In logic puzzles, typically truthtellers do tell truths and liars do tell falsehoods, because the logic puzzles are carefully designed so that they are never asked a question where their personal uncertainty comes into play. This logic puzzle is not carefully designed in that way so we have to be more careful in what we call a lie, using a broader context. In broader context, a lie is when you say something you do not believe.

So if someone doesn't believe that the Earth is round, does that make "the Earth is round" a lie?

yes

That's a very strange perspective

no it's not

I would say truth is objective, regardless of opinion.

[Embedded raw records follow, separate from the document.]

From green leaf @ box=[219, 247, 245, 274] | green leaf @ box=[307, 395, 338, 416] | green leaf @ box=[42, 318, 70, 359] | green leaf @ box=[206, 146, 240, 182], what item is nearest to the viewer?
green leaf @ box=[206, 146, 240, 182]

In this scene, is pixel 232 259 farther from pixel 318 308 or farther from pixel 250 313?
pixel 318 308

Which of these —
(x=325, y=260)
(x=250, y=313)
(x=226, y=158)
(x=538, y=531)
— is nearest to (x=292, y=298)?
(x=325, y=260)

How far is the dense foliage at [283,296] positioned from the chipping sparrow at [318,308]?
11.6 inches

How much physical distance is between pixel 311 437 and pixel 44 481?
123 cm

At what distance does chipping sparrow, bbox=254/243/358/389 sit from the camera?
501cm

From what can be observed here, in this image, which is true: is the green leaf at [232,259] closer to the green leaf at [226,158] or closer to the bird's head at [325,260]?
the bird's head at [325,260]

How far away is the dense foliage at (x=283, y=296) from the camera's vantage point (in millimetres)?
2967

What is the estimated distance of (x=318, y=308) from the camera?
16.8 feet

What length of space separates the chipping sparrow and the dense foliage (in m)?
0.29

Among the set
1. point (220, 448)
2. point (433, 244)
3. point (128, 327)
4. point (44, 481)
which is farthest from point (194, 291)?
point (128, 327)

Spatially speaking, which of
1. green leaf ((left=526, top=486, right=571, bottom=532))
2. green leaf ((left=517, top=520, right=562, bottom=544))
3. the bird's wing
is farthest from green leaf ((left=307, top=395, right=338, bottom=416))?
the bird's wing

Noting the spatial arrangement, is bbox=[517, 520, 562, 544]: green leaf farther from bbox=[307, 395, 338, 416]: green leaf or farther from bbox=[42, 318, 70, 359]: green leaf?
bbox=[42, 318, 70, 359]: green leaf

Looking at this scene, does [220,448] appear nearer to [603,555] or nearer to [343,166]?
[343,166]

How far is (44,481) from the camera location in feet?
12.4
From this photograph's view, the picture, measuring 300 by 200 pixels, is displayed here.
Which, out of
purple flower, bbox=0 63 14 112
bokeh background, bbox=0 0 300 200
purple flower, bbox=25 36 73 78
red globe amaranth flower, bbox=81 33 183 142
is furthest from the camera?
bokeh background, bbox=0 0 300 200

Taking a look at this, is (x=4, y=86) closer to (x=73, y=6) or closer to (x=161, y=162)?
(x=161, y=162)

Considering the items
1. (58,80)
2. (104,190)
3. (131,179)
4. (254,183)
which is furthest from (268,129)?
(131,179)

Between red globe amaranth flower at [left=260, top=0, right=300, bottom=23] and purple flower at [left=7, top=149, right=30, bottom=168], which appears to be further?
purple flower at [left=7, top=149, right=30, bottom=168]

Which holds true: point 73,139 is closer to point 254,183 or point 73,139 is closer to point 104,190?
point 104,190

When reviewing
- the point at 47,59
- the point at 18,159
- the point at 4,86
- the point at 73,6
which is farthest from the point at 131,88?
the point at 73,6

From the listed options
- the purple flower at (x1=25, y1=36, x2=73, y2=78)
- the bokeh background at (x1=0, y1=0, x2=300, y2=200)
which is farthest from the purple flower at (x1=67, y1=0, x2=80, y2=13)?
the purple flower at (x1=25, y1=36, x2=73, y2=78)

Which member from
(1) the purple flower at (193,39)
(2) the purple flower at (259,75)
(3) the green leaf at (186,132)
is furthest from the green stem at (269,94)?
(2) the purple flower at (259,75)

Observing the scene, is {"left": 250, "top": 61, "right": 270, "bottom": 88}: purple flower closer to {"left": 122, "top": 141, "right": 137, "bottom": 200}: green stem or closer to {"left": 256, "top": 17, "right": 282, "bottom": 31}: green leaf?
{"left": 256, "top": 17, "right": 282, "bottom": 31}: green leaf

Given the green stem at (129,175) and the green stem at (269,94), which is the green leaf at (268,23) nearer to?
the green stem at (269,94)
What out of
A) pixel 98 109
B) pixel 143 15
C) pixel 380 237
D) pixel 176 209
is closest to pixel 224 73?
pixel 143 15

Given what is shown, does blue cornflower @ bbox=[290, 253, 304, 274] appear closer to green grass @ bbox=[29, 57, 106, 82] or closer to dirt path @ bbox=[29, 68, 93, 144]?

Actually I think in this puzzle the most reasonable interpretation is that we as the questioner cannot be sure what the guards know about each other's preferences. So if a plan of questioning would fail or succeed depending on what the guards know about each other, then that plan of questioning fails because we as the questioner can't be sure.

truth may be objective but to lie is to say what you do not believe

if you attempt to deceive by telling what you believe to be false, that's a lie, even if it turns out your statement was true by accident

Your last point about the questioner being unsure is fair and I take that. I guess from that point of view, any question that's not specifically related to what's behind the doors should be ruled out, right?

I don't think I agree with the general idea of lies. If somebody says the Earth is flat, I plainly tell them they are lying. However, I do accept that this is not a strange perspective and I'm sorry for saying that.